**Data entries**
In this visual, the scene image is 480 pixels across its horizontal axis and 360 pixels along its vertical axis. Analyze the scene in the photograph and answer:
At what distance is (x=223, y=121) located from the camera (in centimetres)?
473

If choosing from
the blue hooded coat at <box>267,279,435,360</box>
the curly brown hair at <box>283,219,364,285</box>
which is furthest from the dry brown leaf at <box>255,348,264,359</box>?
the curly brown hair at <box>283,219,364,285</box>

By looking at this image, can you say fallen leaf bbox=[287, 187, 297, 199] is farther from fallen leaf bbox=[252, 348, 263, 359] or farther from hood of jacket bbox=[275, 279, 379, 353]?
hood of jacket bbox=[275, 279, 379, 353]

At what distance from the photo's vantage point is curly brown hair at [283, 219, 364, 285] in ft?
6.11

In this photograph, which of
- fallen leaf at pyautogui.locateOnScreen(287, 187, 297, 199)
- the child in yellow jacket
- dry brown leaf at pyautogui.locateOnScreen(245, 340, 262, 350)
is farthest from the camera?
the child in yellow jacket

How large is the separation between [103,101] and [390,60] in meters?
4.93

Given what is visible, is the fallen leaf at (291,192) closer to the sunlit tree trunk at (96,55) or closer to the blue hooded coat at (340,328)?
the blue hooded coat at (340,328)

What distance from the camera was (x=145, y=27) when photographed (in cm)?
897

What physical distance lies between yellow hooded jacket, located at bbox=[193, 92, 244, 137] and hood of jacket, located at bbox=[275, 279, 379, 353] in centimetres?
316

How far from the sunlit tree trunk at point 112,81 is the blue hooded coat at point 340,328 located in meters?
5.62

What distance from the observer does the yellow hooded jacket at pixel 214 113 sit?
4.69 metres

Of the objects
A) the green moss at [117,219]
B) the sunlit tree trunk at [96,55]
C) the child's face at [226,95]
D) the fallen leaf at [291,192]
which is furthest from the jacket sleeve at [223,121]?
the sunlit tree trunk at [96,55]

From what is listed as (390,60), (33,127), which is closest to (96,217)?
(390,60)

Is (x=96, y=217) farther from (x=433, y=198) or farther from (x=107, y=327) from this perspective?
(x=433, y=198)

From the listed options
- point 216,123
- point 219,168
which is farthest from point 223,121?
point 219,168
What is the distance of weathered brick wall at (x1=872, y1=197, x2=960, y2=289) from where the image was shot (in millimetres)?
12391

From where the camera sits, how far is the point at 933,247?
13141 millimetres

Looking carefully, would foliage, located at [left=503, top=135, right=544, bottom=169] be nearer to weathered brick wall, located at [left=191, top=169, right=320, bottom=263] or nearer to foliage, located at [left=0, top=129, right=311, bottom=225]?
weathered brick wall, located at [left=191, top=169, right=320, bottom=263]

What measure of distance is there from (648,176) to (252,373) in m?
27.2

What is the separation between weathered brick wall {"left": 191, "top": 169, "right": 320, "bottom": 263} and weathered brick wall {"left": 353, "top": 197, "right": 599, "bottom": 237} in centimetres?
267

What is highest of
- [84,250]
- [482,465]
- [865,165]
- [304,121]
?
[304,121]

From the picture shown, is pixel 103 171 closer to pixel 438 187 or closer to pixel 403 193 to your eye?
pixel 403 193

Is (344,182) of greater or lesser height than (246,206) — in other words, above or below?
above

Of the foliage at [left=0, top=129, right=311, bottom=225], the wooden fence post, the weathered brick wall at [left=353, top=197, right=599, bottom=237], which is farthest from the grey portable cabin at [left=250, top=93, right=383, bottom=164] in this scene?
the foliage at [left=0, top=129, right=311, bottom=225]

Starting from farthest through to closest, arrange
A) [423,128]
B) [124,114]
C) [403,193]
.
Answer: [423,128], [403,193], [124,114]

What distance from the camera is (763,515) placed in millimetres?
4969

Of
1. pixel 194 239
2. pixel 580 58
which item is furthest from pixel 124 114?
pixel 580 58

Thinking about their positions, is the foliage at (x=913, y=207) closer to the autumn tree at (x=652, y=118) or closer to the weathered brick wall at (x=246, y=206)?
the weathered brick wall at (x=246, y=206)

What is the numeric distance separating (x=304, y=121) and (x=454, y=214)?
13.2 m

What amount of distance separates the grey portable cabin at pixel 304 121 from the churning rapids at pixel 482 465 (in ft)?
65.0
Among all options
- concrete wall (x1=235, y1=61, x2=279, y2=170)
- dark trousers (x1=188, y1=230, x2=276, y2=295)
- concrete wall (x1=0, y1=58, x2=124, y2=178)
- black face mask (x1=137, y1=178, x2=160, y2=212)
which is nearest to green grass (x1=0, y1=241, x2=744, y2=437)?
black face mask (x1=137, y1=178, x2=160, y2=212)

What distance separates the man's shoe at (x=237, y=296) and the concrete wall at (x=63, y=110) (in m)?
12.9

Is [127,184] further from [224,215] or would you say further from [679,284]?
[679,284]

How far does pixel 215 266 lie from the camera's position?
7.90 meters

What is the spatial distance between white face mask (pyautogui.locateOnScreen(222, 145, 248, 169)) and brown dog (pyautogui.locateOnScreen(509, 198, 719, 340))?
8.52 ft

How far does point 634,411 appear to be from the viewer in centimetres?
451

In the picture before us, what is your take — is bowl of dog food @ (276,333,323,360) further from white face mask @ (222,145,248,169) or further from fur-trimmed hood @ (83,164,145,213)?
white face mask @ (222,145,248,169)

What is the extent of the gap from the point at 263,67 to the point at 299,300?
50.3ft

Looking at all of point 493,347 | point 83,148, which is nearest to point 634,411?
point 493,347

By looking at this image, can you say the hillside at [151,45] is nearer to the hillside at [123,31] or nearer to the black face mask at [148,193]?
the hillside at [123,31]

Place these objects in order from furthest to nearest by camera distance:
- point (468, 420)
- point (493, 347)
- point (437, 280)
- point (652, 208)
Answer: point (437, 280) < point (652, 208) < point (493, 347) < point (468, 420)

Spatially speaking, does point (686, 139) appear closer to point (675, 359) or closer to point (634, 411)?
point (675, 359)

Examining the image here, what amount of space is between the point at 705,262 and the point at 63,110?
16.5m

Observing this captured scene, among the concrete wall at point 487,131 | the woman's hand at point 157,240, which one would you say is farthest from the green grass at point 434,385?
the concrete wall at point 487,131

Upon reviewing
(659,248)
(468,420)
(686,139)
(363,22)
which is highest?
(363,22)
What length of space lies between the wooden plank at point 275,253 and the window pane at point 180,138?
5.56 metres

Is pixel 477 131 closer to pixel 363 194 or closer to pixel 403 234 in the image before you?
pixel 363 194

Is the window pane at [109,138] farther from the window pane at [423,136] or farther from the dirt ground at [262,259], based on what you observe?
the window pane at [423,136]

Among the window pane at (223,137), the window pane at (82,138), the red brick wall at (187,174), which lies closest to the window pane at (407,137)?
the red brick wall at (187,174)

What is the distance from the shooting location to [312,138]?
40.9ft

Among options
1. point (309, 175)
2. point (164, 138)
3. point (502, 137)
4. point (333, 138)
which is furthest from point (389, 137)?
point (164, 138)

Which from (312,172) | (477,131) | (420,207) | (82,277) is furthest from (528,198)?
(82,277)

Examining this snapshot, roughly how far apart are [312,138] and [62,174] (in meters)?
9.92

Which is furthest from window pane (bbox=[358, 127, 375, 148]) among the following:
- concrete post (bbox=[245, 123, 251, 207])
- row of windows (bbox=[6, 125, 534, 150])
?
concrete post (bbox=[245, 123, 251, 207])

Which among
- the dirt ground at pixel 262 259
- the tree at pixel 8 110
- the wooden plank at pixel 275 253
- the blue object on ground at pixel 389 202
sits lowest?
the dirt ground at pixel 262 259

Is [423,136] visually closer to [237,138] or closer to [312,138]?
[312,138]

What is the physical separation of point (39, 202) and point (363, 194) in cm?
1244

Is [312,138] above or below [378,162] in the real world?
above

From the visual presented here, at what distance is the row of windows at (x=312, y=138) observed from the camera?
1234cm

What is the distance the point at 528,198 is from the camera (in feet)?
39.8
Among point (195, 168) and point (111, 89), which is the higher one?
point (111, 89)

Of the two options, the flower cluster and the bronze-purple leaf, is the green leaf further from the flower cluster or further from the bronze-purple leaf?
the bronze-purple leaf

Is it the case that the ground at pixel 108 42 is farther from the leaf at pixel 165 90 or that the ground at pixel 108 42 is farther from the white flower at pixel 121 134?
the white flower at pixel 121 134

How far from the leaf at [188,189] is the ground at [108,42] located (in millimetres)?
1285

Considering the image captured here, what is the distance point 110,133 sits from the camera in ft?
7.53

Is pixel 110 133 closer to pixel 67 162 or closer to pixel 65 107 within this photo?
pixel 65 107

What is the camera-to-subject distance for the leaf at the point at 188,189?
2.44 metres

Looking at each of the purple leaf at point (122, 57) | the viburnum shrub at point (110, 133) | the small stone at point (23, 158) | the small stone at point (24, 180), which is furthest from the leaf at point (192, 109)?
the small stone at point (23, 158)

**PROMPT**
Can you express the stretch of lines from the one containing "From the listed options" through the one containing "13141 millimetres" as a JSON list of strings, with one string per line and blank lines left out?

**EXERCISE ANSWER**
[
  "From the listed options",
  "- point 216,123",
  "- point 219,168",
  "which is farthest from point 223,121?",
  "point 219,168",
  "What is the distance of weathered brick wall at (x1=872, y1=197, x2=960, y2=289) from where the image was shot (in millimetres)?",
  "12391",
  "From where the camera sits, how far is the point at 933,247?",
  "13141 millimetres"
]